> _OBJECTIVE_:
How many lines in the material below contain the string "each"? Reply with the number alone.

[Source records]
▬▬▬
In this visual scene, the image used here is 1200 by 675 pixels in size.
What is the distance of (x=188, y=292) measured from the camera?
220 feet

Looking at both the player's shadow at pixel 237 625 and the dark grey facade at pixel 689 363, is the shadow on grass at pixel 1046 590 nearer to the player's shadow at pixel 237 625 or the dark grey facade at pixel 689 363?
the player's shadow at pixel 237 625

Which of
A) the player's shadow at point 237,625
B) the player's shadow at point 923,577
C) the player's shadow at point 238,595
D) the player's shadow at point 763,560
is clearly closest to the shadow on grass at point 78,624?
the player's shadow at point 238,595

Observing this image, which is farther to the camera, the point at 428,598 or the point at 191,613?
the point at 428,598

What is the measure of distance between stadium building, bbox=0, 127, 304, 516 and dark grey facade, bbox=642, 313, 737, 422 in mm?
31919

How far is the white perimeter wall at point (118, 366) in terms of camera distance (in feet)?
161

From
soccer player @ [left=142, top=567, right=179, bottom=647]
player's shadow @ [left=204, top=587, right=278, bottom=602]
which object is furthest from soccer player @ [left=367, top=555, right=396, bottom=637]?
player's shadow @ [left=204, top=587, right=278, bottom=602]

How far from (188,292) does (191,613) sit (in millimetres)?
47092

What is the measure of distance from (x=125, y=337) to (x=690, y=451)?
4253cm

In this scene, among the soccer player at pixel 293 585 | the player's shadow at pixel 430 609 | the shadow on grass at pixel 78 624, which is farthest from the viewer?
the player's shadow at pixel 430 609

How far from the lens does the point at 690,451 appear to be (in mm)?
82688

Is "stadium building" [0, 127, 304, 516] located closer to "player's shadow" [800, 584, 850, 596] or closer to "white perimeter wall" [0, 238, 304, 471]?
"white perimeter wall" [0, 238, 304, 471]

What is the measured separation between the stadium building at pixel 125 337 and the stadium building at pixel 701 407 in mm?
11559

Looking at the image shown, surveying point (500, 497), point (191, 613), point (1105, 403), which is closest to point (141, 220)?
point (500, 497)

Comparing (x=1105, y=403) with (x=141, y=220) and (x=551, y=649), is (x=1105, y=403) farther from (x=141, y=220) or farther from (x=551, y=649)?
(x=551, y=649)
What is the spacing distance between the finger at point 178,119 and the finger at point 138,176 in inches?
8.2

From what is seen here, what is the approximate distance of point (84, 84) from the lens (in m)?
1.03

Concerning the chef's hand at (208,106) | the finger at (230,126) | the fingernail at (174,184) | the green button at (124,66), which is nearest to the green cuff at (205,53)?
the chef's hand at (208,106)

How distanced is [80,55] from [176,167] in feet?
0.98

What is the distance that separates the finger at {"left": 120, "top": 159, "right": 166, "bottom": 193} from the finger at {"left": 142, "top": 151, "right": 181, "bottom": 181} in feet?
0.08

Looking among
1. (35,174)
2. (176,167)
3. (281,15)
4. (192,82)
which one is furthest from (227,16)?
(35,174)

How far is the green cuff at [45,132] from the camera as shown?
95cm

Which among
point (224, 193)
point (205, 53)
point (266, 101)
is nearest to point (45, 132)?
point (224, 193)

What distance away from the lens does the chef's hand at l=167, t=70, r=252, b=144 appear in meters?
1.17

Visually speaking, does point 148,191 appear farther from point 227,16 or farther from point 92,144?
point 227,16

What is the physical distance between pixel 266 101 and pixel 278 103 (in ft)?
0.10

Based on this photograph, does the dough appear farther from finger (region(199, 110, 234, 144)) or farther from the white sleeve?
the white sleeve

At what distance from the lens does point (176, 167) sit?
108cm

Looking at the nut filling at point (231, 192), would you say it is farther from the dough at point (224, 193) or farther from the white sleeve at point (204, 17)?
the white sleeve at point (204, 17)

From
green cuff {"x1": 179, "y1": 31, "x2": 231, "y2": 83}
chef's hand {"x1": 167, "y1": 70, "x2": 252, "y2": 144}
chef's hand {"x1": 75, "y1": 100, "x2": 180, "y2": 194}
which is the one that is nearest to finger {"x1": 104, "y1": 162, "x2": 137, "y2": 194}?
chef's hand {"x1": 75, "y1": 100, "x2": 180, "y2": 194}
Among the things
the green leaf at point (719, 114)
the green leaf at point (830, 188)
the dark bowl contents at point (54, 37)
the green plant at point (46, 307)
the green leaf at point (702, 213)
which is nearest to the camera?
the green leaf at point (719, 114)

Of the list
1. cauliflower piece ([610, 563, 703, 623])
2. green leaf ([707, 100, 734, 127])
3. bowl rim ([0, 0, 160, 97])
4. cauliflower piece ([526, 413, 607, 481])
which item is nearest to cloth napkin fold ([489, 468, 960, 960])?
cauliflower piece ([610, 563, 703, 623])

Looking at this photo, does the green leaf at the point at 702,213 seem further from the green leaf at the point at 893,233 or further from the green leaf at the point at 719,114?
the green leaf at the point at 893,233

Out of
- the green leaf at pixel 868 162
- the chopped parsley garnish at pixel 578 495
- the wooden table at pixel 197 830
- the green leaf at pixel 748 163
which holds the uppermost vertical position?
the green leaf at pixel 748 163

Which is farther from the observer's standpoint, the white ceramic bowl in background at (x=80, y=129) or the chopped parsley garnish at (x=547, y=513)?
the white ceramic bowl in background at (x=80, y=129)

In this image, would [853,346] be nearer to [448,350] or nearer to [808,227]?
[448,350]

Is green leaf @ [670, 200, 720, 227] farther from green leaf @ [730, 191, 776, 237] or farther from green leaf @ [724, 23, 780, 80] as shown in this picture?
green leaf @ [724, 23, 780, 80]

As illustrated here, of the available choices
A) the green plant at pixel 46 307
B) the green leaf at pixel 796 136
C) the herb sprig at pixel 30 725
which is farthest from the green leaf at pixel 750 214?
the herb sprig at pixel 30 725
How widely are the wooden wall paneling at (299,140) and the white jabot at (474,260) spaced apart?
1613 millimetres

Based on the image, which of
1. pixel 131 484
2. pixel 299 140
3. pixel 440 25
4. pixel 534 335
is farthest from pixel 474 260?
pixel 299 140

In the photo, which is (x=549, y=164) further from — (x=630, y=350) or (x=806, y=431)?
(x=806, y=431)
▬▬▬
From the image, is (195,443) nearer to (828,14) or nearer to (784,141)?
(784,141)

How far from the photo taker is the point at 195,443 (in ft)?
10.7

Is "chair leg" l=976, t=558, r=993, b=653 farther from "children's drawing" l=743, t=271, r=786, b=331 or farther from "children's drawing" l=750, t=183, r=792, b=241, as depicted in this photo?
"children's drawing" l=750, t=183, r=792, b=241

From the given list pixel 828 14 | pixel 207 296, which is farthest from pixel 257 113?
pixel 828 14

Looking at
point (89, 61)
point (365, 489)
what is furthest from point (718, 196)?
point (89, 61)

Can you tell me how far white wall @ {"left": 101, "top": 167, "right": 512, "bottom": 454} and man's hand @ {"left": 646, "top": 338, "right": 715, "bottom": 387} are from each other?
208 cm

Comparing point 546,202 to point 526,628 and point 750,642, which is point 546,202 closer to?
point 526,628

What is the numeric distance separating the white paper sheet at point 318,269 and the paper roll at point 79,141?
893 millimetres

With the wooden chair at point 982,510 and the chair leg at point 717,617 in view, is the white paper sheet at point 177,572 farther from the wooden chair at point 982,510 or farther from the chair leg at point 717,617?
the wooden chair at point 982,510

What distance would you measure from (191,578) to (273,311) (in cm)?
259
▬▬▬
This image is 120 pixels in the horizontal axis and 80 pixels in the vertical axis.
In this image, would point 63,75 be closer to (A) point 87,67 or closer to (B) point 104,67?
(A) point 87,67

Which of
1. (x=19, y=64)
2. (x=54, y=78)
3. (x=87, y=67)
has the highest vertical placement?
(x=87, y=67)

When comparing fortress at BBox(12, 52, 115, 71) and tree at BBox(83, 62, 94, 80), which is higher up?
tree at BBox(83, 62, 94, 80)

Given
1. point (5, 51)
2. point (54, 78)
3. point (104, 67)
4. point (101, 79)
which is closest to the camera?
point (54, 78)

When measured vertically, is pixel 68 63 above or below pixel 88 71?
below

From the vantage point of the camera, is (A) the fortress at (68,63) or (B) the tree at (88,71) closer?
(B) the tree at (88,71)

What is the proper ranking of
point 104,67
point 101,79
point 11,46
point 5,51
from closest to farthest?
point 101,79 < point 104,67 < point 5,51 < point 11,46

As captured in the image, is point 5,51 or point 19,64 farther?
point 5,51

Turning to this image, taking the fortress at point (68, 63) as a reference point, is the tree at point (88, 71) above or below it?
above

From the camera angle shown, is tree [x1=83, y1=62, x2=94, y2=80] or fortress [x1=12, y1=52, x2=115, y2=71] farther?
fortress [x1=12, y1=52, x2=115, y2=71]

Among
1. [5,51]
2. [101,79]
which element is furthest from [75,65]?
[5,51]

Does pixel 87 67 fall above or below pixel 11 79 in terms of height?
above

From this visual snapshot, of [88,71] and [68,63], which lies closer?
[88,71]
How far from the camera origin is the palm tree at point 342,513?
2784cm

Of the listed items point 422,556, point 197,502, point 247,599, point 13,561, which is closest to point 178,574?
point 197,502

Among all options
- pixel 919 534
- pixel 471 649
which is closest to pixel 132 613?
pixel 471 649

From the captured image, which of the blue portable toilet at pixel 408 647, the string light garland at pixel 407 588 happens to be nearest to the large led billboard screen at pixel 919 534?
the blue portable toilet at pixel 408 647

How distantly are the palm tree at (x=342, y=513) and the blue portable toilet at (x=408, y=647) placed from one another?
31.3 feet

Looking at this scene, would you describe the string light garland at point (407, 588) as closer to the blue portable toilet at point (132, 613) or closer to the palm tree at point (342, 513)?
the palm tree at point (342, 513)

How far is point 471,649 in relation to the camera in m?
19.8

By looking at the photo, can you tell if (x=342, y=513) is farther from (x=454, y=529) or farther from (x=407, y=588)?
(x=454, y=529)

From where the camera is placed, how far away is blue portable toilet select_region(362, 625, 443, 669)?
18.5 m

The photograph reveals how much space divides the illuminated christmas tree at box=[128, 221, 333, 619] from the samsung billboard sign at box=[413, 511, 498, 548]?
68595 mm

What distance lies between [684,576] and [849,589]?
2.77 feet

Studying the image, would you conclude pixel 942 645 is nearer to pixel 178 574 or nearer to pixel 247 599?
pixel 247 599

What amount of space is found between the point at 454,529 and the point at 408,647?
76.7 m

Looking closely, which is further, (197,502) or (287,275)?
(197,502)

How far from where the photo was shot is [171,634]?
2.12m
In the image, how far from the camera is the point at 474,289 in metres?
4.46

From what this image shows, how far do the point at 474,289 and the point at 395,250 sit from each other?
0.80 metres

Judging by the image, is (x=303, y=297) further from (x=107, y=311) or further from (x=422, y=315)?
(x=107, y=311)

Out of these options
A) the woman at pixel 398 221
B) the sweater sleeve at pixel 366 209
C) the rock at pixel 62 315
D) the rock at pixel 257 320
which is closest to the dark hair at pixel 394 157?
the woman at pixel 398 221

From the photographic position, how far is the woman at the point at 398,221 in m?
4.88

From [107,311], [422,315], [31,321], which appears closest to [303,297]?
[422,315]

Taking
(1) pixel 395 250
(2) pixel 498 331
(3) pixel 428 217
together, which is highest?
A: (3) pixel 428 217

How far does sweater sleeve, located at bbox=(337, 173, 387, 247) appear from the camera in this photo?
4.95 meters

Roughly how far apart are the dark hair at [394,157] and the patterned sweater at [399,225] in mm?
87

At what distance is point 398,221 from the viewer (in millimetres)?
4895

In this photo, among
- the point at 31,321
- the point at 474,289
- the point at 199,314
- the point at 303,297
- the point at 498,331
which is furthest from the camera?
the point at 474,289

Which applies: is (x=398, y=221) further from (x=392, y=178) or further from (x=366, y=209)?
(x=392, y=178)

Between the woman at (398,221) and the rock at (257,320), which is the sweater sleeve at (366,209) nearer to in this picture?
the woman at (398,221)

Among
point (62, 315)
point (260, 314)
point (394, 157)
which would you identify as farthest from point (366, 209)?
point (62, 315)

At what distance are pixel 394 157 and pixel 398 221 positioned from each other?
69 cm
▬▬▬
> _RESULT_:
3